- Wahrheit und Gottseligkeit vor der Welt
- Die Verantwortung des Christen gegenüber den staatlichen Behörden (V. 1)
- Die Verantwortung des Christen gegenüber den Menschen in der Welt (V. 2-3)
- Eine Zusammenfassung dessen, was das Christentum für diejenigen tut, die an das Evangelium glauben (V. 4-8)
- Die Verantwortung des Christen gegenüber falschen und spalterischen Lehrern (V. 9-11)
- Schlussfolgerungen (V. 12-15)
Wahrheit und Gottseligkeit vor der Welt
In diesem letzten Kapitel geht Paulus auf das Zeugnis des Christen vor der Welt ein. Wir lernen aus seinen Ausführungen hier, dass eine gesunde Lehre und ein gottgefälliges Leben nicht nur für unser Leben in der Versammlung bestimmt sind, sondern dass sie in uns sichtbar werden sollen, wenn wir durch diese Welt gehen. Gott möchte, dass unser Leben die Macht Gottes zeigt, Sünder in Heilige zu verwandeln. Die Menschen in dieser Welt sollen sehen, was die Güte und Liebe Gottes für sie tun kann. Leider fehlte diese moralische Veränderung, die mit der Rettung unserer Seelen einhergeht, bei den Gläubigen auf Kreta, und das beeinträchtigte ihr öffentliches Zeugnis vor der Welt stark. (Vergleiche Römer 2,24.) Paulus spricht dieses Thema in Kapitel 3 an und konzentriert sich dabei insbesondere auf zwei Bereiche: auf die Verantwortung des Gläubigen gegenüber den staatlichen Behörden und auf die Verantwortung des Gläubigen im sozialen Umgang mit den Menschen dieser Welt.
Die Verantwortung des Christen gegenüber den staatlichen Behörden (V. 1)
Vers 1
Paulus sagt:
Tit 3,1: Erinnere sie daran, Obrigkeiten und Gewalten untertan zu sein, Gehorsam zu leisten, zu jedem guten Werk bereit zu sein; …
Aus dieser Ermahnung und aus der Beschreibung ihres Charakters in Titus 1,12 geht hervor, dass die kretischen Gläubigen in dieser Hinsicht nicht sorgsam waren und sich gegenüber den römischen Behörden respektlos und aufsässig verhielten.
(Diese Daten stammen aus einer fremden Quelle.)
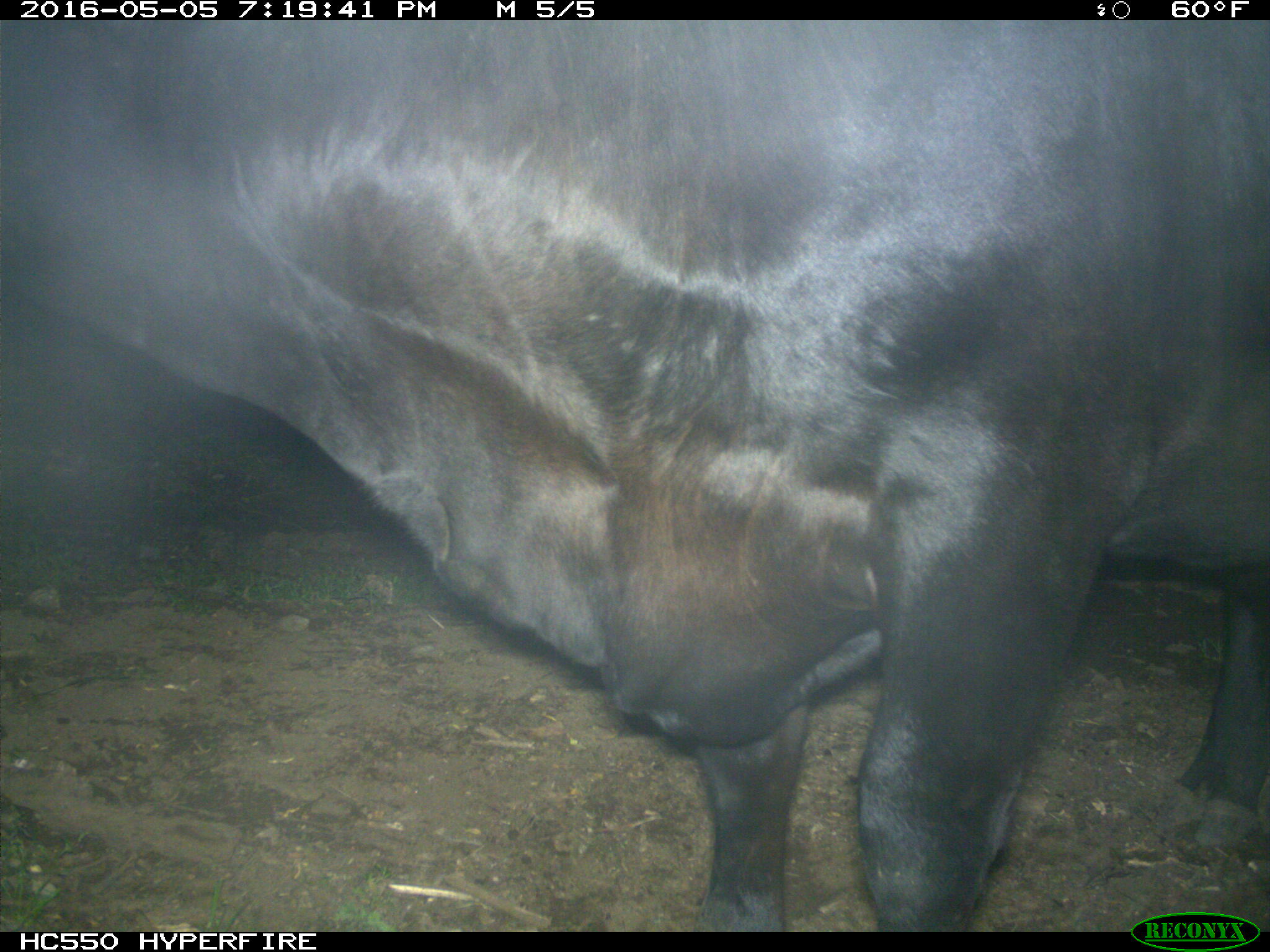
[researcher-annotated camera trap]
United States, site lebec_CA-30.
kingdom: Animalia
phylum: Chordata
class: Mammalia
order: Artiodactyla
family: Bovidae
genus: Bos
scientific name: Bos taurus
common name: domestic cow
Titus sollte sich dieses Problems annehmen und es sofort korrigieren. Die Pflicht des Christen gegenüber der Regierung („den obrigkeitlichen Gewalten“; Röm 13,1), unter der er lebt, ist: beten, zahlen und gehorchen. Wir sollen für die amtierenden Machthaber beten (1Tim 2,1-2), unsere Steuern zahlen (Röm 13,6-7) und alle staatlichen Anordnungen befolgen (1Pet 2,13). Dies soll geschehen, damit unser Zeugnis für das Evangelium nicht durch schlechtes Verhalten getrübt wird. Wer uns ansieht, soll keine Aufrührer und Rebellen sehen, sondern gesetzestreue Menschen, die das haben, was die Welt braucht.
Wenn Paulus dieses Thema anspricht, sagt er Titus nicht, dass die kretischen Gläubigen sich in der Weltpolitik engagieren oder sich für soziale Reformen einsetzen sollen, denn als Christen sind wir nicht dazu berufen, diese Welt zu verbessern. Der Christ versteht, dass die Welt unverbesserlich verdorben ist und dass es jeden Tag schlimmer wird, und deshalb steht sie unter dem Urteil Gottes, das in Kürze bei Christi zweitem Kommen vollstreckt werden wird. Unsere Energie darauf zu verwenden, die Bedingungen hier zu verbessern, käme daher dem Umstellen der Liegestühle auf der untergehenden Titanic gleich! Christen, die sich auf den Versuch einlassen, die Welt in Ordnung zu bringen, werden nur beschmutzt und frustriert und scheitern unweigerlich an ihrem Ziel. Lot wird uns in der Heiligen Schrift vor Augen geführt, um uns zu lehren, dass der Gläubige die Welt nicht in Ordnung bringen kann, indem er sich in ihre politischen Angelegenheiten einmischt (1Mo 19). Der Versuch, die Welt zu reformieren, ist Ausdruck eines grundlegenden Missverständnisses der Berufung des Christen und des unverbesserlichen Charakters der gefallenen Natur des Menschen. Die Pflicht des Christen gegenüber den obrigkeitlichen Gewalten besteht darin, „zu jedem guten Werk bereit zu sein“, das heißt den Regierungen, unter denen er lebt, fügsam zu sein.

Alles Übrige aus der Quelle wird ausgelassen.